​« Incroyablement frustrant » : Une enquête conclut que les lacunes en matière de sécurité perdurent plusieurs années après le meurtre d’une agente de libération conditionnelle

Vous pouvez lire ci-dessous un excellent article sur les lacunes de sécurité qui persistent pour les agents de libération conditionnelle en collectivité à travers le pays. Stan Stapleton, président national du SESG, déclare:

« Nous avons besoin de plus d’agents de libération conditionnelle dans la communauté. Il n’y a absolument aucun doute à ce sujet ». 

Le SESG fera référence à cet audit régulièrement lors de nos réunions prévues avec Service correctionnel Canada afin d’assurer une sécurité accrue pour les travailleurs dans tous nos bureaux de libération conditionnelle dans la collectivité à travers le pays.


Par Kathleen Harris – Rédactrice principale à CBC News

Plus de dix ans après que l’horrible meurtre d’une agente de libération conditionnelle fédérale lors d’une visite à domicile ait mené à des promesses de réforme totale en matière de sécurité, une nouvelle enquête révèle que d’importantes lacunes perdurent pour ce qui est de la sécurité des employés de première ligne.

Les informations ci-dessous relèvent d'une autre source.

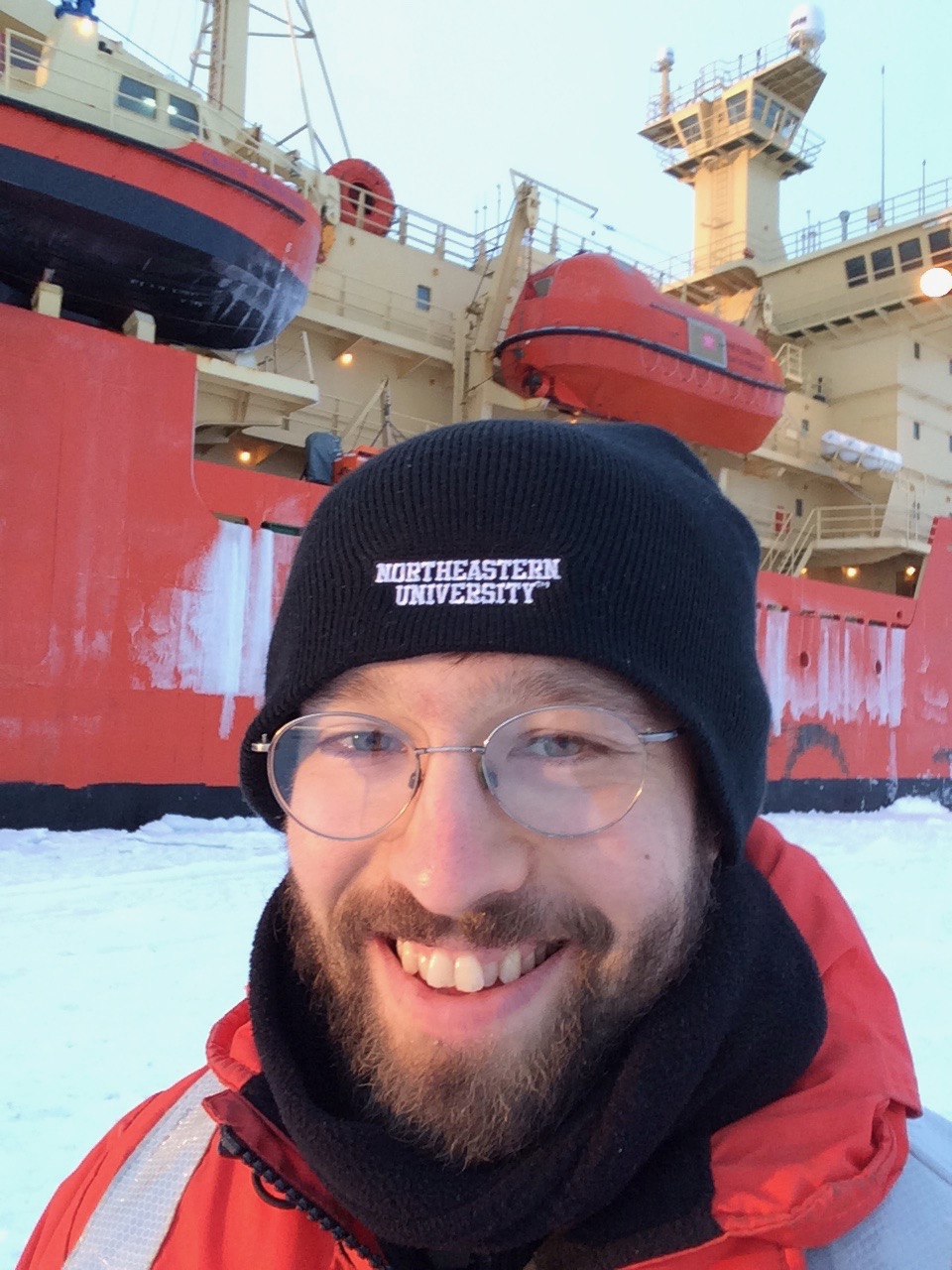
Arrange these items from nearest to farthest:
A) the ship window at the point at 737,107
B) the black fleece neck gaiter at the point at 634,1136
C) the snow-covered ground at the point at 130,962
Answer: the black fleece neck gaiter at the point at 634,1136 → the snow-covered ground at the point at 130,962 → the ship window at the point at 737,107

L’examen des politiques, pratiques et installations du Service correctionnel du Canada a relevé d’importants progrès au fil des ans, mais il a aussi soulevé une série de failles qui mettent inutilement les agents de libération conditionnelle en danger. 

« Même si la direction utilise les renseignements disponibles sur la sécurité du personnel travaillant dans la collectivité pour élaborer des procédures et améliorer les politiques et initiatives, des problèmes récurrents de sécurité du personnel ne sont toujours pas réglés », indiquait le rapport.

L’audit interne a révélé des équipements de communication inadéquats dans des régions rurales et éloignées, un manque de clarté quant à savoir qui devrait surveiller où se trouvent les employés à risque et un partage insuffisant d’information et de renseignements de sécurité. Il a aussi soulevé la configuration dangereuse de certains bureaux et un manque de formation d’appoint sur les questions de sécurité.

Onze ans après le meurtre « brutal »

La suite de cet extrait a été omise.